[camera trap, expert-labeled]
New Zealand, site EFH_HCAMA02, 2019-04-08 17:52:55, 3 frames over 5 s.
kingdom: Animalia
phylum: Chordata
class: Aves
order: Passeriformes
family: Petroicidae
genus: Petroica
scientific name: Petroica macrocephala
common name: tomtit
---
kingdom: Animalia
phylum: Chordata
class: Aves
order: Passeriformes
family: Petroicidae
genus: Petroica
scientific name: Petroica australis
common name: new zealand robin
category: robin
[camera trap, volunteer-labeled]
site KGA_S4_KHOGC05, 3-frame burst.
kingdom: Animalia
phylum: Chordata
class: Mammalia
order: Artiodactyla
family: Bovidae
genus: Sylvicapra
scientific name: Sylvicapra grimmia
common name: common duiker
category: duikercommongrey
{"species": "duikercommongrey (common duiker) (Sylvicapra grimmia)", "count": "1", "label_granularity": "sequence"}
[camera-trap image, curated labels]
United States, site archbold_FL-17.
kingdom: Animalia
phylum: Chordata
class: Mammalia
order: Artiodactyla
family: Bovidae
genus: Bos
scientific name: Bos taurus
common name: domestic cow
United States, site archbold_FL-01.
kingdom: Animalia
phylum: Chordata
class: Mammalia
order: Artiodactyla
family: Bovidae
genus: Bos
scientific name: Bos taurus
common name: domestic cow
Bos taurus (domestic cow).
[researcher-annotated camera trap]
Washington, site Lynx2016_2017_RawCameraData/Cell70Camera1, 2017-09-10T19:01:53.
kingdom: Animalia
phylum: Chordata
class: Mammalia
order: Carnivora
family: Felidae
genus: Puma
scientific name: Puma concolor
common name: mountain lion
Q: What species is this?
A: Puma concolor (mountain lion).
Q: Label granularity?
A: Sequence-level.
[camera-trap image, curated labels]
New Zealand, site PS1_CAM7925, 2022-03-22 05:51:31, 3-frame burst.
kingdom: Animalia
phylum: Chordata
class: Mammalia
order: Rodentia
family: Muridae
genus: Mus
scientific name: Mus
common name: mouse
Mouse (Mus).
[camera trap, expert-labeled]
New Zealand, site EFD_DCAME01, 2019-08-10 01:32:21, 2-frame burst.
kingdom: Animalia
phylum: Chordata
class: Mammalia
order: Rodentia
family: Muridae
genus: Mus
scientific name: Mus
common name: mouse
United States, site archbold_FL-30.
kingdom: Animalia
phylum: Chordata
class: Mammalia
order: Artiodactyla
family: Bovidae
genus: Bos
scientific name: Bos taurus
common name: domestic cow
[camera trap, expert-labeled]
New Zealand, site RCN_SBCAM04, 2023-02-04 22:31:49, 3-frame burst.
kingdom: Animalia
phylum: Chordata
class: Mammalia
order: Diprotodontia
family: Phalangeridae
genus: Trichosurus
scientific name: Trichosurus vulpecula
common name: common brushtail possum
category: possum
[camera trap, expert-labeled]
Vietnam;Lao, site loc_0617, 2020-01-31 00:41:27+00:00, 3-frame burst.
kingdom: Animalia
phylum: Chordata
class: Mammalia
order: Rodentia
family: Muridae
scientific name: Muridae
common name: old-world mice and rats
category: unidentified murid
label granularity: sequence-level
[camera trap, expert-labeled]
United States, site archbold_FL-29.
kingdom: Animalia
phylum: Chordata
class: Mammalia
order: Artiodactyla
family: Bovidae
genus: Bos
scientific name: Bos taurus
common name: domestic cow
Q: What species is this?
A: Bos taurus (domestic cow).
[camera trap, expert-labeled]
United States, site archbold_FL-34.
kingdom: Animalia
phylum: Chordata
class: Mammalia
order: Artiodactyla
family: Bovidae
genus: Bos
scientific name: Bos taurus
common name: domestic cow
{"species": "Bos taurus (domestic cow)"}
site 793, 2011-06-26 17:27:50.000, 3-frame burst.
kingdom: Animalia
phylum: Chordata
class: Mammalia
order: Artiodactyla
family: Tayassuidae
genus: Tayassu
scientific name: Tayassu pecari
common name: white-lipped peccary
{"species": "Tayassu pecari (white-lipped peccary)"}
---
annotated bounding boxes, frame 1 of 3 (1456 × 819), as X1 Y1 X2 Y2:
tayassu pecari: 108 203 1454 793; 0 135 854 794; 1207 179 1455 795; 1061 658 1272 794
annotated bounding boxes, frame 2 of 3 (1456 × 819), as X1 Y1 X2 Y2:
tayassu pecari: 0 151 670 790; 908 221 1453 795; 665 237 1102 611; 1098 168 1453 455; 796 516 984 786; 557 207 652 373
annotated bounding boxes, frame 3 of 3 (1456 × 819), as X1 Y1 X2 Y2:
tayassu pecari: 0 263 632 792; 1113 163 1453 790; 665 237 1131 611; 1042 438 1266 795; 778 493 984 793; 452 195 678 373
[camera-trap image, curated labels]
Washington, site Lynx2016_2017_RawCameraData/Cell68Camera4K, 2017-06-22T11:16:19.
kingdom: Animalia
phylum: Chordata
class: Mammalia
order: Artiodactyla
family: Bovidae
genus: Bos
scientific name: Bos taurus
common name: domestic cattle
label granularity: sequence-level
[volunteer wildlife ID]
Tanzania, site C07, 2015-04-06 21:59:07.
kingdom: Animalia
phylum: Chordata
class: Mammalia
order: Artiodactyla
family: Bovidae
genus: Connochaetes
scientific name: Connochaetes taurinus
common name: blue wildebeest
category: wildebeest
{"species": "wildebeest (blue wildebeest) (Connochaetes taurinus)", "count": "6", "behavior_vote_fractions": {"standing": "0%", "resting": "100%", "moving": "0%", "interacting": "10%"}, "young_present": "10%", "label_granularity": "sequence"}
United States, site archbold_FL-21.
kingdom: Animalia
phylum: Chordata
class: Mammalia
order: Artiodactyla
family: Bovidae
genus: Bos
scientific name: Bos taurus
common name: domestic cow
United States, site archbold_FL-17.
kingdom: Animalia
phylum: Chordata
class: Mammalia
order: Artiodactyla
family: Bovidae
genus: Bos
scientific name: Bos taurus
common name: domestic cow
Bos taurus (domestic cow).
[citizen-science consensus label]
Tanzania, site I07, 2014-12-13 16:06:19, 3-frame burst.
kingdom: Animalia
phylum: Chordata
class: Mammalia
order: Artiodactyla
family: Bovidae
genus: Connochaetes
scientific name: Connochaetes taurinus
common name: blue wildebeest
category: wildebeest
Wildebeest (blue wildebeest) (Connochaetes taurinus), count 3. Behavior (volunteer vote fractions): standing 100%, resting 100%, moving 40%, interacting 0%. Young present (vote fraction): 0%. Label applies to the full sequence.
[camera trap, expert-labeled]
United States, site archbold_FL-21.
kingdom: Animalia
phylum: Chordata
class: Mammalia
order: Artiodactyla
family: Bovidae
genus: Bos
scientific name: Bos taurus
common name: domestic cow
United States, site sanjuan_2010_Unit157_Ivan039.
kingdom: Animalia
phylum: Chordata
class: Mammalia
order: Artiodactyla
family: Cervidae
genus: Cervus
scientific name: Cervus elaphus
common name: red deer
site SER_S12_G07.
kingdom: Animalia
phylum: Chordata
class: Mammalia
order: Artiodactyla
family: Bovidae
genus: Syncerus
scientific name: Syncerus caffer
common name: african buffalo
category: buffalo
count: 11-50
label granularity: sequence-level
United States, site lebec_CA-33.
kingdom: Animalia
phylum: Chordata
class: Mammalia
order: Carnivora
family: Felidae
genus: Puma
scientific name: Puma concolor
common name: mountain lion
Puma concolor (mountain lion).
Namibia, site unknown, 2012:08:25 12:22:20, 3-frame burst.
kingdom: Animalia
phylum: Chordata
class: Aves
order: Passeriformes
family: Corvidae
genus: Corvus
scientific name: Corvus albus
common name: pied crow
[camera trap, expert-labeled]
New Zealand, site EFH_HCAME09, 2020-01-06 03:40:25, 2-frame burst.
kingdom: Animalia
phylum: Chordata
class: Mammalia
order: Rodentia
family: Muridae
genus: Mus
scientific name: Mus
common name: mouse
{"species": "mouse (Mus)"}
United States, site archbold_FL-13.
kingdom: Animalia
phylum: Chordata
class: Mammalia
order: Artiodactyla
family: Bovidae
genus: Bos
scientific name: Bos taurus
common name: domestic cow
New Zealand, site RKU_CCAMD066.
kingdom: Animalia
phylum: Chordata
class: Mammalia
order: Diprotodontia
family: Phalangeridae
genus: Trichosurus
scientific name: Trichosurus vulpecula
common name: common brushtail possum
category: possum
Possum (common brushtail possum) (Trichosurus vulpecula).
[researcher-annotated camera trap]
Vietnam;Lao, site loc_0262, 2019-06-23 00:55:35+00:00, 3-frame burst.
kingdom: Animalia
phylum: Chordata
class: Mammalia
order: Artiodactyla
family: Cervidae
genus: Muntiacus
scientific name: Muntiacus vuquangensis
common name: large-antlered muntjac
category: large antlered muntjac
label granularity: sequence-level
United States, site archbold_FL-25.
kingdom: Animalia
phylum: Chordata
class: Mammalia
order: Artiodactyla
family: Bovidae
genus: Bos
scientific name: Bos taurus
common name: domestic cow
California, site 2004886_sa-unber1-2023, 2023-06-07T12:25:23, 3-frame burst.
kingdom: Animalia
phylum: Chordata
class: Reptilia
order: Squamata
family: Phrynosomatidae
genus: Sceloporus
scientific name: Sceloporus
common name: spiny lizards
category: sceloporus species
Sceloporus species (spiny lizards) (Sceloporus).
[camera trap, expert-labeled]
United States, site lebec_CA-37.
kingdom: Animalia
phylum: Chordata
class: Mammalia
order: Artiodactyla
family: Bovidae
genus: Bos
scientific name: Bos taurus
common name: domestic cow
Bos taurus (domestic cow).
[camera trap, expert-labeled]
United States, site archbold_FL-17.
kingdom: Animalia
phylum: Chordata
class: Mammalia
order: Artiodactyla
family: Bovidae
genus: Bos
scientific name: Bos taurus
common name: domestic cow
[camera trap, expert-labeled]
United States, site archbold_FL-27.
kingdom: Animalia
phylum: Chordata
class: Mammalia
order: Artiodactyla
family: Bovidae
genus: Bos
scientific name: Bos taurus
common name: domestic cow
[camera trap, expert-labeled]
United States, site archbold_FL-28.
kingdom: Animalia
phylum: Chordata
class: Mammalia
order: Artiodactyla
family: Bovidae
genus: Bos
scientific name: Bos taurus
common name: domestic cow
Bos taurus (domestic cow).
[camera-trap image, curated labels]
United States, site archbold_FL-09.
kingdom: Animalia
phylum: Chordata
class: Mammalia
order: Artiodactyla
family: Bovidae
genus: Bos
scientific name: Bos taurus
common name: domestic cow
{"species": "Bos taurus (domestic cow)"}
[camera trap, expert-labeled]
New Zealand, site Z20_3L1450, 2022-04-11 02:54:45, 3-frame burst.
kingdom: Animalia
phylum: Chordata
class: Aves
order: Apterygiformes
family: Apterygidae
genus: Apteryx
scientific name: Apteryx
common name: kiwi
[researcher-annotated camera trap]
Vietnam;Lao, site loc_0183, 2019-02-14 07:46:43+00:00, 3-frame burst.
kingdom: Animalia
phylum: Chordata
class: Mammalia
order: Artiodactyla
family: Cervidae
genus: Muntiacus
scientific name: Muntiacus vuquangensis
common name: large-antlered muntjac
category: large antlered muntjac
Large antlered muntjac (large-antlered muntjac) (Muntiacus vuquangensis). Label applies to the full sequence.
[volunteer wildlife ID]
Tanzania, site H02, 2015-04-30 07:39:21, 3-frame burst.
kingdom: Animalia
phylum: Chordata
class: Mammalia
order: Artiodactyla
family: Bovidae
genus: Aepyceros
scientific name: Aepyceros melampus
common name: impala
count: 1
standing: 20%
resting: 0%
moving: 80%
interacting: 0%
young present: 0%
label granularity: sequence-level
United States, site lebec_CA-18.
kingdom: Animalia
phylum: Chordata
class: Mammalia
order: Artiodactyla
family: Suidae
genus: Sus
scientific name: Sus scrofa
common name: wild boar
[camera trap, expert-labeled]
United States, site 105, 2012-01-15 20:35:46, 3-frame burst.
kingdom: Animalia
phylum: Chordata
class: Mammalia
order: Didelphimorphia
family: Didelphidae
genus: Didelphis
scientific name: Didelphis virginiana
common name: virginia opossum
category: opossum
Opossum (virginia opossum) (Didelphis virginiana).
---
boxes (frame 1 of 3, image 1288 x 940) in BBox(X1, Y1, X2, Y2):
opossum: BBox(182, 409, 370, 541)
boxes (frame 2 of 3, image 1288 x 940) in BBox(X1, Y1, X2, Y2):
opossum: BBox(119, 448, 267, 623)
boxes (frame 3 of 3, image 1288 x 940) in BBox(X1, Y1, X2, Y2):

▶ _What you will do_: If a line in the records above holds the string "duikercommongrey", copy it out.

▶ _Result of the exercise_:
category: duikercommongrey
{"species": "duikercommongrey (common duiker) (Sylvicapra grimmia)", "count": "1", "label_granularity": "sequence"}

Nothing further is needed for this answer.